Le port de Montréal affirme qu'aucun chevalier cuivré n'est présent dans le secteur du développement portuaire. « Il n'y a en a pas à Contrecoeur », écrit la porte-parole du Port de Montréal, Sophie Roux, dans un courriel, en se référant aux études préliminaires menées par le Port. Cependant, plusieurs experts du chevalier cuivré que nous avons consulté remettent en doute cette affirmation.

Des cartes produites par la province placent l'habitat d'alimentation du chevalier cuivré à l'endroit même où seront construits les quais et des poissons ont été localisés à la hauteur de la ville, quelques kilomètres en aval. Avant d'aller de l'avant avec le début de la construction des installations portuaires en 2018, le Port de Montréal devra obtenir une série d'autorisations environnementales des deux paliers de gouvernements.

La tâche ne sera pas facile. La loi fédérale sur les espèces en péril interdit, notamment, de « nuire » au poisson. Par ailleurs, le Comité sur la situation des espèces en péril du Canada considère comme « causes réelles de menace » contre le chevalier cuivré le « trafic commercial maritime accru » et « le développement des infrastructures du port dans le Saint-Laurent ».

Un programme gouvernemental de rétablissement du chevalier cuivré vise l'ajout de 4 000 poissons adultes, élevé en laboratoire, d'ici 20 ans. Cependant, pour qu'ils puissent s'alimenter correctement, il leur faudrait 260 kilomètres carrés d'herbiers. Il n'y en a actuellement qu'entre 25 et 30 kilomètres carrés.

1 000 emplois à long terme

Le Port de Montréal a tenu une rencontre publique il y a quelques jours à Contrecoeur. Il a promis 460 emplois par années durant la phase de construction et 1 000 emplois à long terme, lors de l'exploitation.

« Les citoyens s'attendant à ce développement depuis des années, et là : ça s'en vient, ça s'en vient à grands pas », se réjouit la mairesse de Contrecoeur, Suzanne Dansereau. « Le port qui va fonctionner ici 12 mois par année, je pense qu'il va attirer d'autres industries qui vont créer beaucoup de richesse pour Contrecoeur. »

La mairesse pense qu'à terme, sa population pourrait passer de 7 000 à 10 000 résidents.

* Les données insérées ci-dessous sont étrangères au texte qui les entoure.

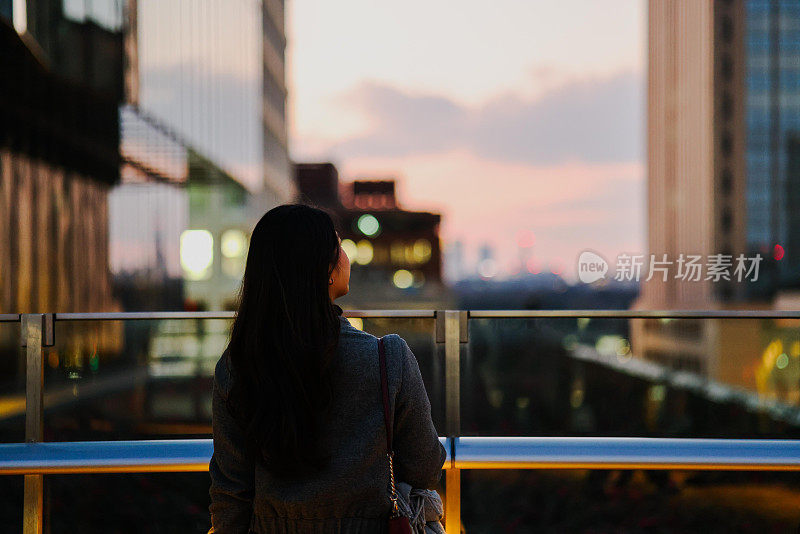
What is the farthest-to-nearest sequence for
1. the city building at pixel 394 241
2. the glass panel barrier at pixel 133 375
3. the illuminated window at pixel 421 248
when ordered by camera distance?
the illuminated window at pixel 421 248 < the city building at pixel 394 241 < the glass panel barrier at pixel 133 375

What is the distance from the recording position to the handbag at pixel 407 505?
2158mm

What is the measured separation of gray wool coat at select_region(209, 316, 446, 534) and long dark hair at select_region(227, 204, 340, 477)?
2.8 inches

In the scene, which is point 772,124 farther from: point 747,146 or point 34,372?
point 34,372

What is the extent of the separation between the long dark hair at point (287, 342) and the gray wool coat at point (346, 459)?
7cm

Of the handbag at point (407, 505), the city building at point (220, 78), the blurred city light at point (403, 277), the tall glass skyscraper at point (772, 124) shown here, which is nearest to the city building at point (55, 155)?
the city building at point (220, 78)

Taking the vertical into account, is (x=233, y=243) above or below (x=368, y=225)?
below

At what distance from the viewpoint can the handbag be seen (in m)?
2.16

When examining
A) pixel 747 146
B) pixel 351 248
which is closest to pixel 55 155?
pixel 351 248

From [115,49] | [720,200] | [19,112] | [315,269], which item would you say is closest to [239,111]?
[115,49]

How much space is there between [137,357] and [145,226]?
59.3ft

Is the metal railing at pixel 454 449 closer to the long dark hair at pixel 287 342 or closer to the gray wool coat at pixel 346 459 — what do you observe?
the gray wool coat at pixel 346 459

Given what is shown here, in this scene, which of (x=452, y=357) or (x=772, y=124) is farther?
(x=772, y=124)

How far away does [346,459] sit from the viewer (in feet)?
7.07

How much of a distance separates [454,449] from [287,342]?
7.11ft
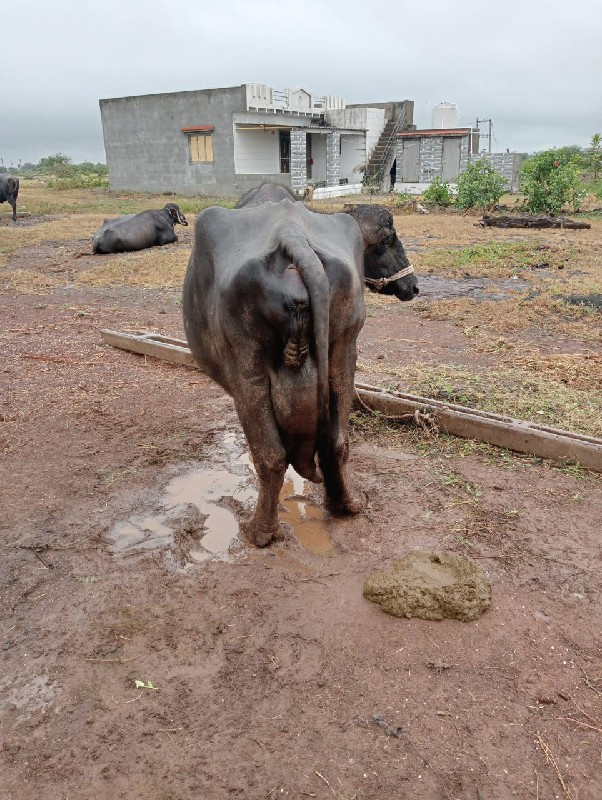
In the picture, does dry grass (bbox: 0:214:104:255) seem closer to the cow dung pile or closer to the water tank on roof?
the cow dung pile

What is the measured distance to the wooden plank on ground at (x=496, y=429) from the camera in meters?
4.17

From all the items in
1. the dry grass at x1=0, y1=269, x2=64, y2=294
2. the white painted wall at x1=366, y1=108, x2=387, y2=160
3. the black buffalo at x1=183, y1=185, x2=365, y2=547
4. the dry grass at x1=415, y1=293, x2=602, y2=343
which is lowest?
the dry grass at x1=415, y1=293, x2=602, y2=343

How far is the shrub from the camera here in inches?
798

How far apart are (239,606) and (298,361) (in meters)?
1.22

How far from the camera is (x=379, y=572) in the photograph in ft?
10.6

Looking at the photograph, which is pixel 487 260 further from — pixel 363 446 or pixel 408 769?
pixel 408 769

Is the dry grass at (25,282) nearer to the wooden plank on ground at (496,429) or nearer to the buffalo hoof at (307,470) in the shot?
the wooden plank on ground at (496,429)

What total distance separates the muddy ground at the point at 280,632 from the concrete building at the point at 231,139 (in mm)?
21442

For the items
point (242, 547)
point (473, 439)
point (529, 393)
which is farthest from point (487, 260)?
point (242, 547)

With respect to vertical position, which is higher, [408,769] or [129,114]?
[129,114]

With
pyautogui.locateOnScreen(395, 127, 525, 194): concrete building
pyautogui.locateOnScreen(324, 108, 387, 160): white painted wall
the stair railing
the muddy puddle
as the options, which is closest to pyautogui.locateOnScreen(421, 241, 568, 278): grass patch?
the muddy puddle

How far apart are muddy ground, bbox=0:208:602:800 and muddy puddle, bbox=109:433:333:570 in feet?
0.05

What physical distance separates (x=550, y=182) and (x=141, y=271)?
46.0 feet

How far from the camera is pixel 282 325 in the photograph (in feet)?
9.00
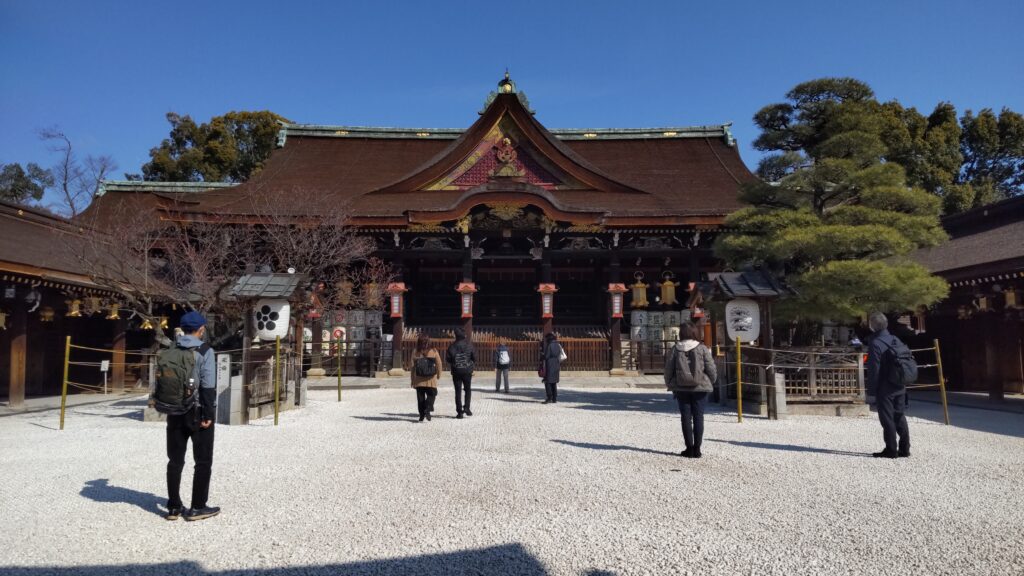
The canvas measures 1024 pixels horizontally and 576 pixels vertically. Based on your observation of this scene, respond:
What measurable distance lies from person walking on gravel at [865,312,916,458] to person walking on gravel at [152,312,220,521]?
662cm

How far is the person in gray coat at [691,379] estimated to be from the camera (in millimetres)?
6043

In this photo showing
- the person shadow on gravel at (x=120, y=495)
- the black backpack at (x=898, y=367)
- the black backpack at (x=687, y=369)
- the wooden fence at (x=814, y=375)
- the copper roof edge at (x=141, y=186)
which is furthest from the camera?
the copper roof edge at (x=141, y=186)

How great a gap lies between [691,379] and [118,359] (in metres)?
15.5

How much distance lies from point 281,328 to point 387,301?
354 inches

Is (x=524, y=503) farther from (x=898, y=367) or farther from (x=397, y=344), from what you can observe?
(x=397, y=344)

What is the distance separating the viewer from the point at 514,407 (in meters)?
10.4

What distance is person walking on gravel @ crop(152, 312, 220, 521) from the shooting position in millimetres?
4219

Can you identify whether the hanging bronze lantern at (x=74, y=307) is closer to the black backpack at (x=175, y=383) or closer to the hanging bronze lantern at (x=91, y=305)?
the hanging bronze lantern at (x=91, y=305)

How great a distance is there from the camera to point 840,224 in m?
9.97

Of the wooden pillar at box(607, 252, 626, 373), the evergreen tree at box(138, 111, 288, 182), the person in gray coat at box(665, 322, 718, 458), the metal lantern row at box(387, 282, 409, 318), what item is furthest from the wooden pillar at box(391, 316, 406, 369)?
the evergreen tree at box(138, 111, 288, 182)

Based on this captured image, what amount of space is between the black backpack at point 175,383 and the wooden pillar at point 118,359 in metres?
13.1

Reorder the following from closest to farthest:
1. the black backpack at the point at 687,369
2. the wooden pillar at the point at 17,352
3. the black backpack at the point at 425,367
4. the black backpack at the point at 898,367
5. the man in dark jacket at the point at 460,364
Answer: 1. the black backpack at the point at 687,369
2. the black backpack at the point at 898,367
3. the black backpack at the point at 425,367
4. the man in dark jacket at the point at 460,364
5. the wooden pillar at the point at 17,352

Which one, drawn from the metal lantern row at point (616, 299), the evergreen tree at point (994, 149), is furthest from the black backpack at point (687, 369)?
the evergreen tree at point (994, 149)

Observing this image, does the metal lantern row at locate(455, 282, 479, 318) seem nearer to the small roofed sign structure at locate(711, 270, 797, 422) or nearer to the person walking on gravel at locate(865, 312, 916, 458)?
the small roofed sign structure at locate(711, 270, 797, 422)
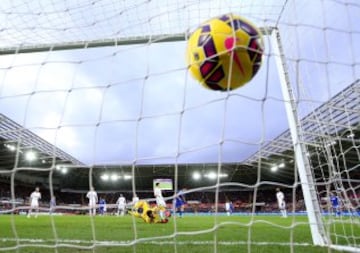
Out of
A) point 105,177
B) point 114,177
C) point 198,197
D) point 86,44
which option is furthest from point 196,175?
point 86,44

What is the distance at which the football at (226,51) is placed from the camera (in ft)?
8.32

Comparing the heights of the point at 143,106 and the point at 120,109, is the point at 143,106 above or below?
below

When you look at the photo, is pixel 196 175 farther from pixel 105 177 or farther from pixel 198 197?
pixel 105 177

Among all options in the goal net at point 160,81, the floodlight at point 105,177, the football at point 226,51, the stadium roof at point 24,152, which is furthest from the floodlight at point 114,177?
the football at point 226,51

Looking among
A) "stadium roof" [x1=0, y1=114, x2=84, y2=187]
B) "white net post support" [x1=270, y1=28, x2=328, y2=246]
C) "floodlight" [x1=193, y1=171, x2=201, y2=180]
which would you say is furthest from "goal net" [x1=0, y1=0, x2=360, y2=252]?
"floodlight" [x1=193, y1=171, x2=201, y2=180]

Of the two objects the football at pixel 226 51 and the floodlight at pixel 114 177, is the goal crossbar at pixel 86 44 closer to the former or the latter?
the football at pixel 226 51

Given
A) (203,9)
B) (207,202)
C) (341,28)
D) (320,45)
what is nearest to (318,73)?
(320,45)

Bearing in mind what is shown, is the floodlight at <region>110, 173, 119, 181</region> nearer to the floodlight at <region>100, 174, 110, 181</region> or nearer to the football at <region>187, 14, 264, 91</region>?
the floodlight at <region>100, 174, 110, 181</region>

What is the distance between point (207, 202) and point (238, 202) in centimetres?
332

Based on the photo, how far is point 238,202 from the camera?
34062 mm

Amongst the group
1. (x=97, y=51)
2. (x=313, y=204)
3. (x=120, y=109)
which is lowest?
(x=313, y=204)

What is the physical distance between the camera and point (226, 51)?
2529 millimetres

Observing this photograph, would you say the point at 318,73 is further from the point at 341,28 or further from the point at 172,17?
the point at 172,17

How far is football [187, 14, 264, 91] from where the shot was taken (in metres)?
2.54
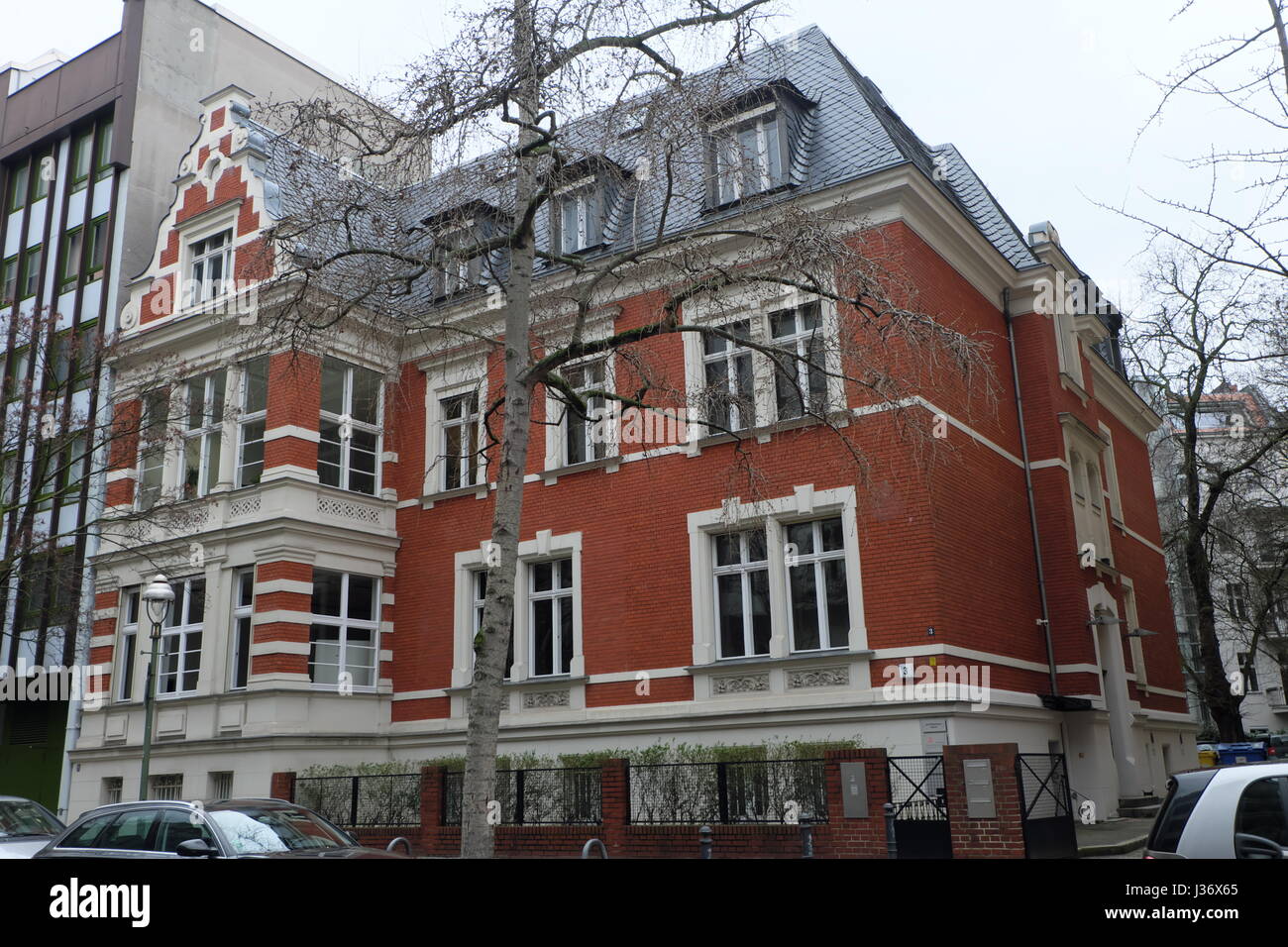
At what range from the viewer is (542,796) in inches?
662

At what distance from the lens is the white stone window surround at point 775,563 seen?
57.5 ft

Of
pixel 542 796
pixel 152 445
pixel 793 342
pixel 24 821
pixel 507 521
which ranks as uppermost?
pixel 793 342

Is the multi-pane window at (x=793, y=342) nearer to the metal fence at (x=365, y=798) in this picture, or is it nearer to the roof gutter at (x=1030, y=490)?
the roof gutter at (x=1030, y=490)

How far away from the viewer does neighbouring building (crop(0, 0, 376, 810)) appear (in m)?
23.5

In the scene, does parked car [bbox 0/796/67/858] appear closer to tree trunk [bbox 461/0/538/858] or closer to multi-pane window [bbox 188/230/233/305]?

Elle anticipe aussi de bonnes nouvelles pour les habitants de Montréal : « ça va enlever de la congestion sur Notre-Dame ».

Le port en chiffres

Le terminal de Montréal reçoit et achemine déjà 1,3 million de conteneurs sur une capacité maximale de 1,7. « On pourrait étirer jusqu'à deux millions, mais pas plus » explique le vice-président. À Contrecoeur, la capacité sera de 1,15 million de conteneurs dès la première phase et jusqu'à 3,5 au final. À lui tout seul, le site de Contrecoeur serait alors le deuxième port à conteneurs du Canada après Vancouver. Avec Montréal, les deux sites portuaires seraient aussi importants que New York.